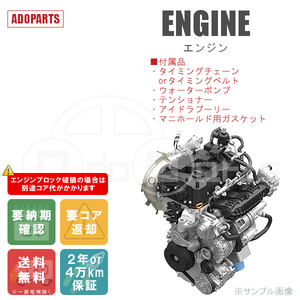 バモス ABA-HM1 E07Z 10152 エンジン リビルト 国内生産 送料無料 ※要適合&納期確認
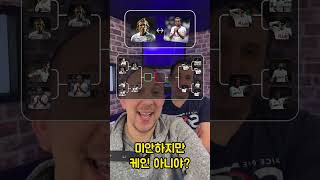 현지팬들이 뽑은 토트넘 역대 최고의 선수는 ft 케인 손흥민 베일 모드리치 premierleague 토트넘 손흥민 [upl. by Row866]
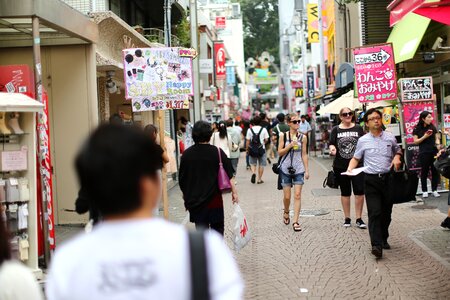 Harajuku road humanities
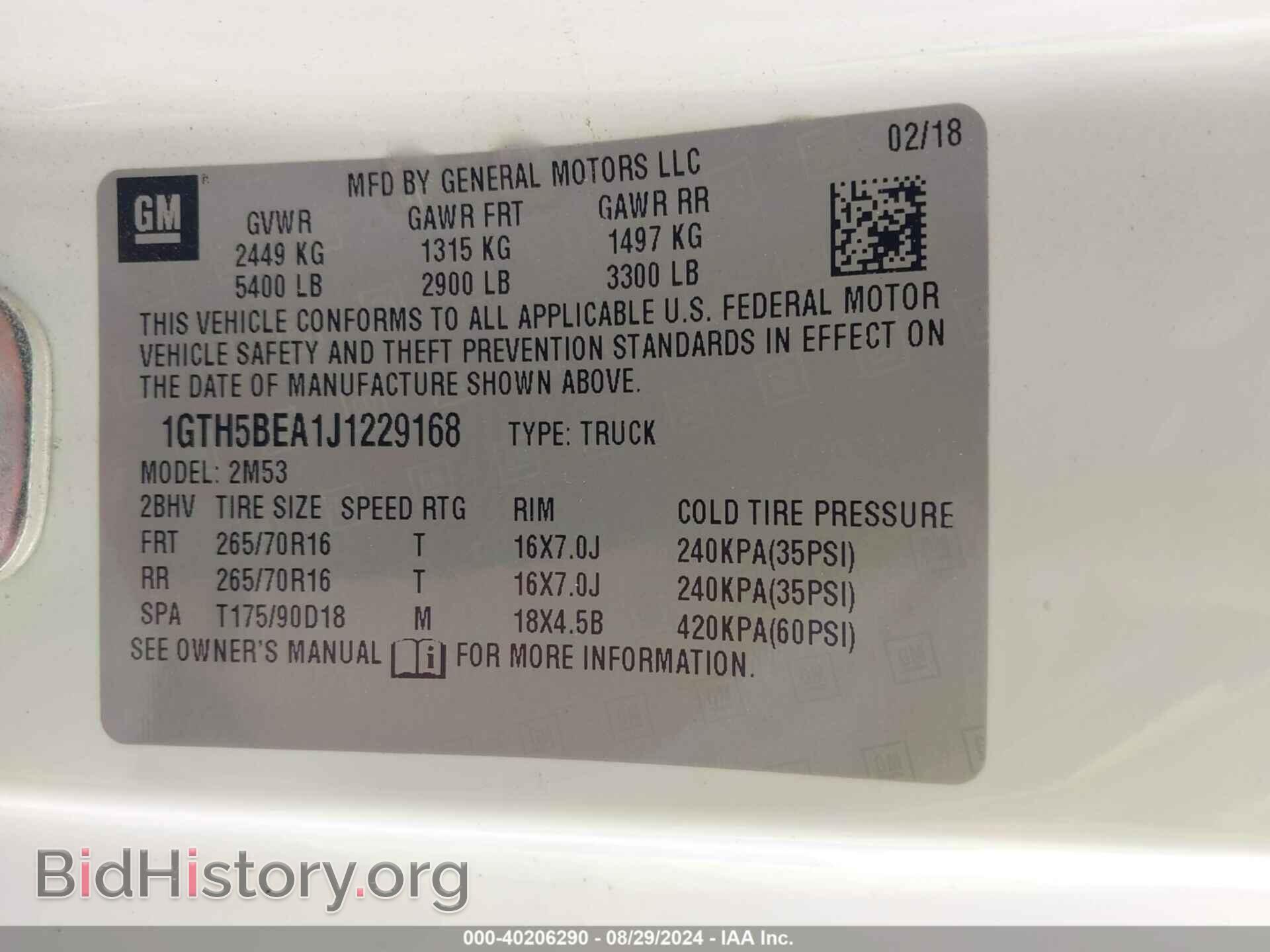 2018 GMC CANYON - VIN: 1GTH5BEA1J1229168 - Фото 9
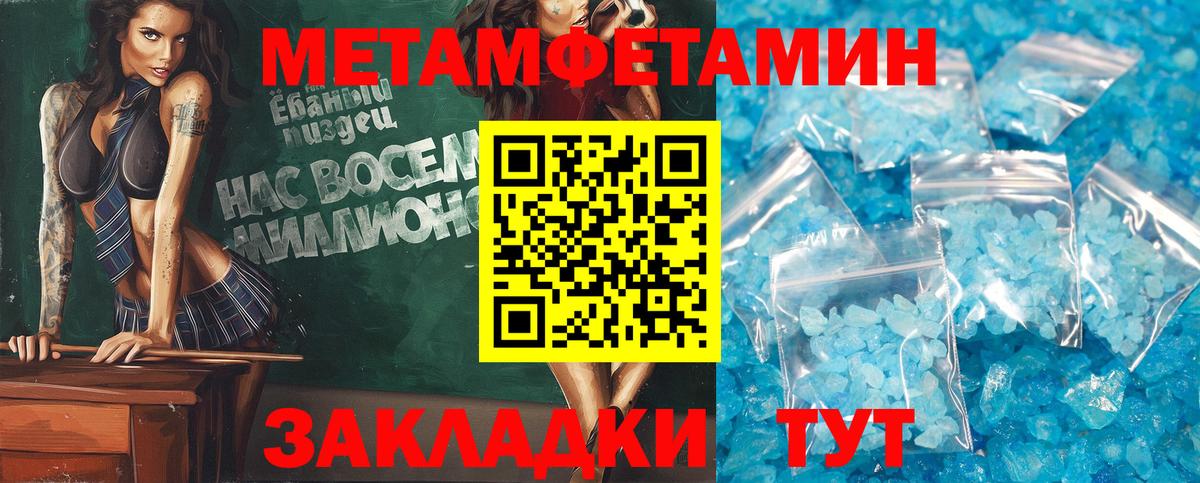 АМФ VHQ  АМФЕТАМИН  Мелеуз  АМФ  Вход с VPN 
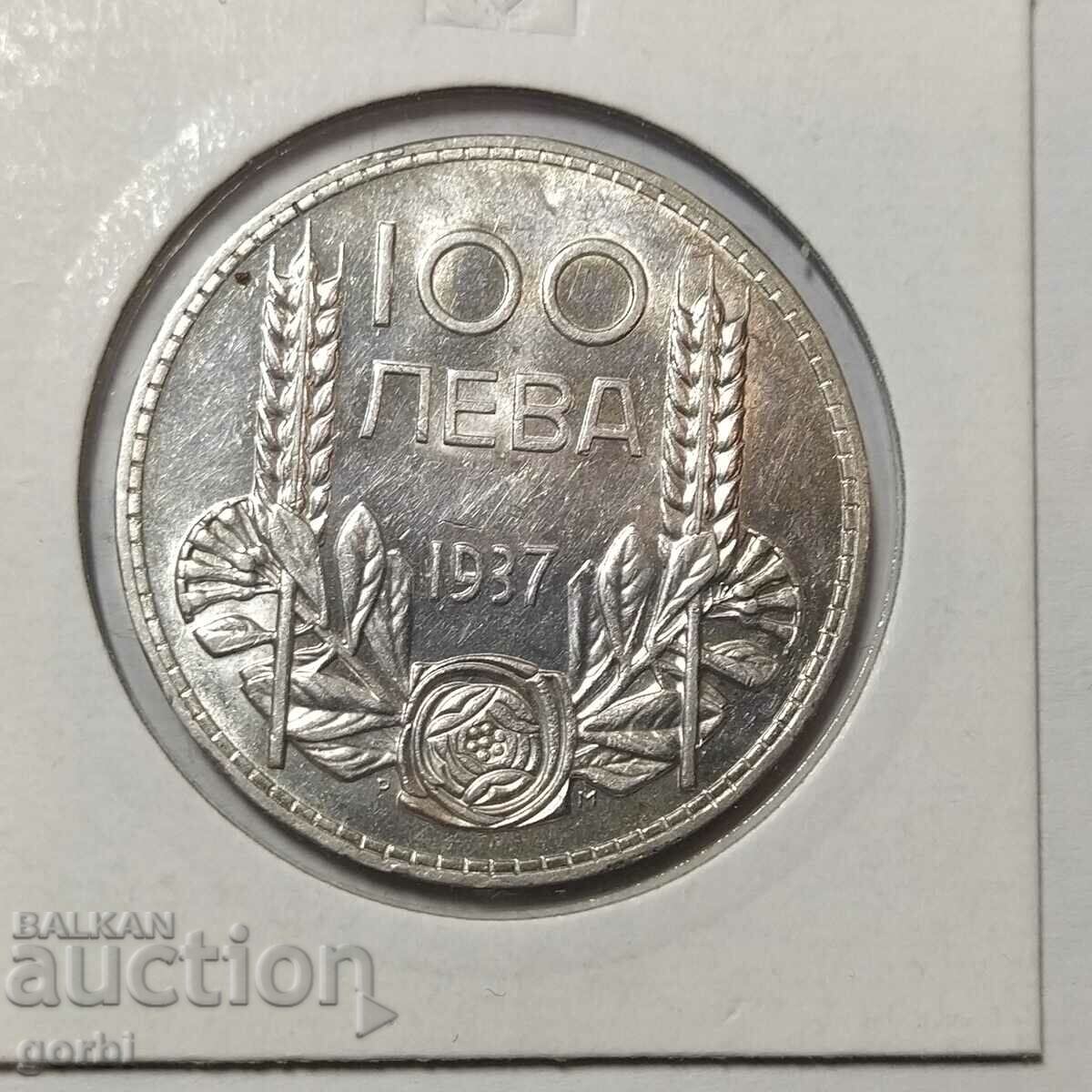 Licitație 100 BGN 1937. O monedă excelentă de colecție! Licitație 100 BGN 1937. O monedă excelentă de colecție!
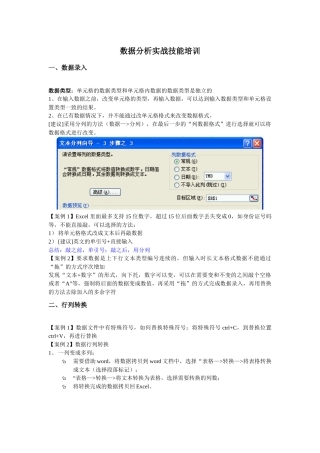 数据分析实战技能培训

* * *

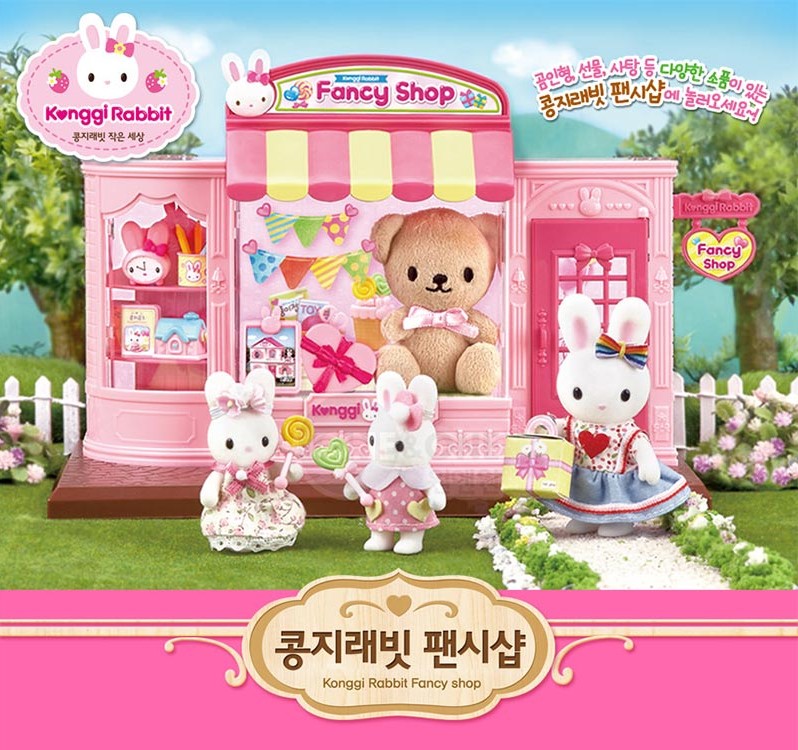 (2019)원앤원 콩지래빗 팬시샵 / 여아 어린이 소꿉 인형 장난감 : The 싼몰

...

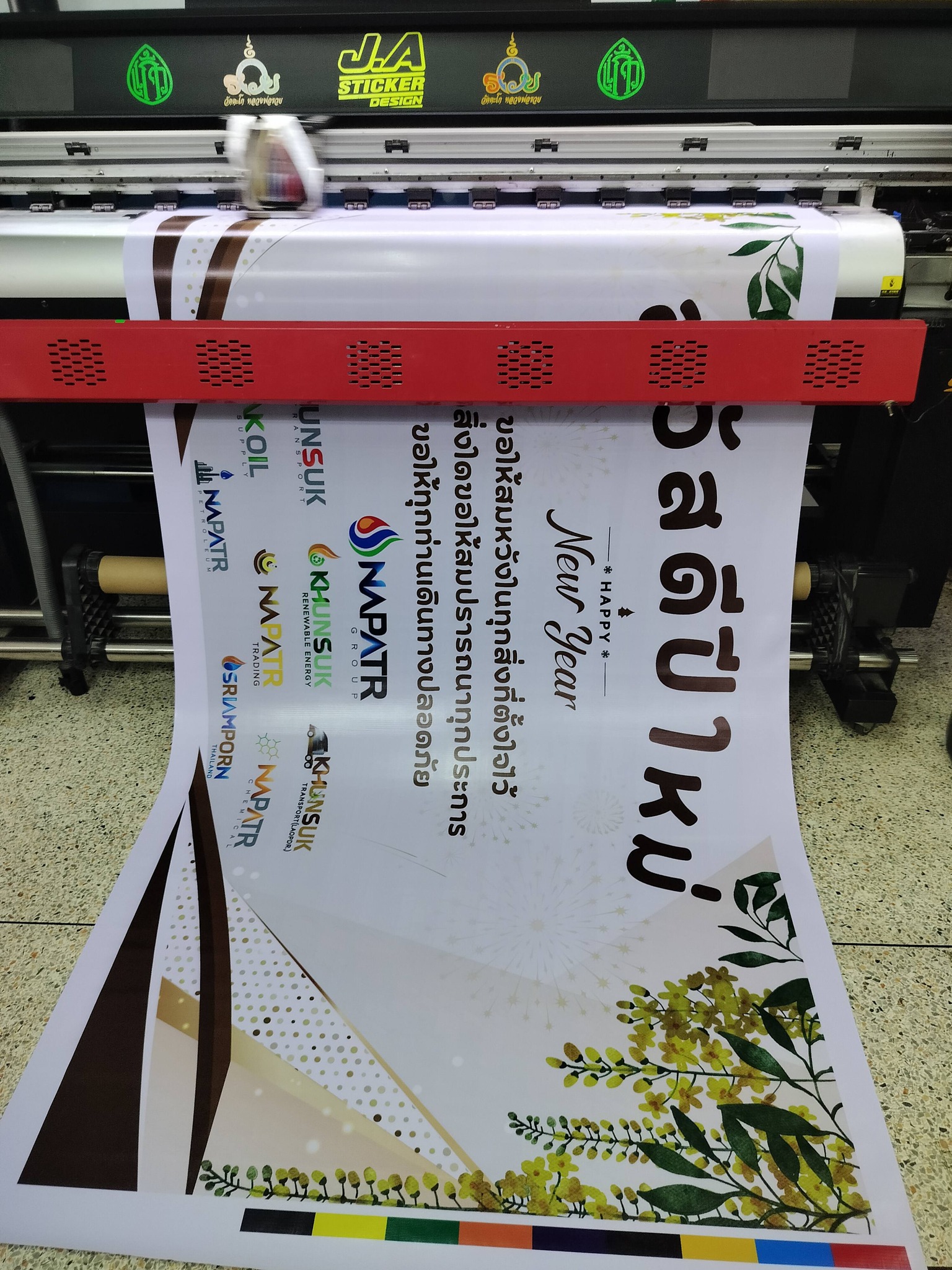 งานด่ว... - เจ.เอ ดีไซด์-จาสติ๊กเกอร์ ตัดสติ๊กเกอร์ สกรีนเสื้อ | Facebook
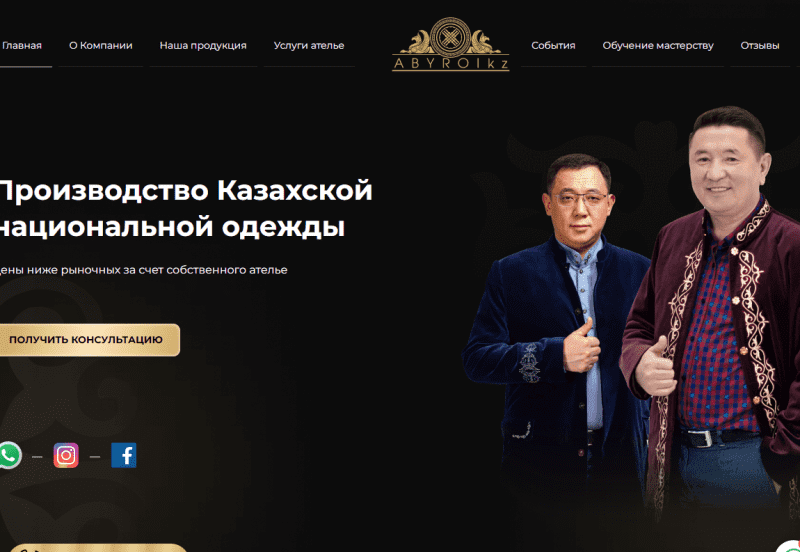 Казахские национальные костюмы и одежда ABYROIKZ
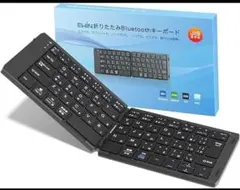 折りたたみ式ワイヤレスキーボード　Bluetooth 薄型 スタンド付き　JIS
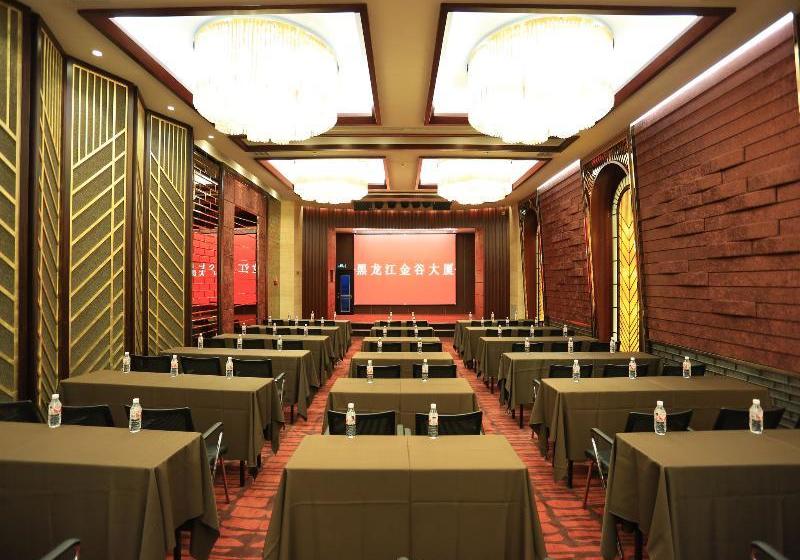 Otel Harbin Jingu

Goal of the exercise
Repeat word for word the data that opens with the line containing "งานด่ว... - เจ.เอ" and closes with the line containing "Otel Harbin Jingu", leaving the pictures out of your answer.

Written solution
 งานด่ว... - เจ.เอ ดีไซด์-จาสติ๊กเกอร์ ตัดสติ๊กเกอร์ สกรีนเสื้อ | Facebook
 Казахские национальные костюмы и одежда ABYROIKZ
 折りたたみ式ワイヤレスキーボード　Bluetooth 薄型 スタンド付き　JIS
 Otel Harbin Jingu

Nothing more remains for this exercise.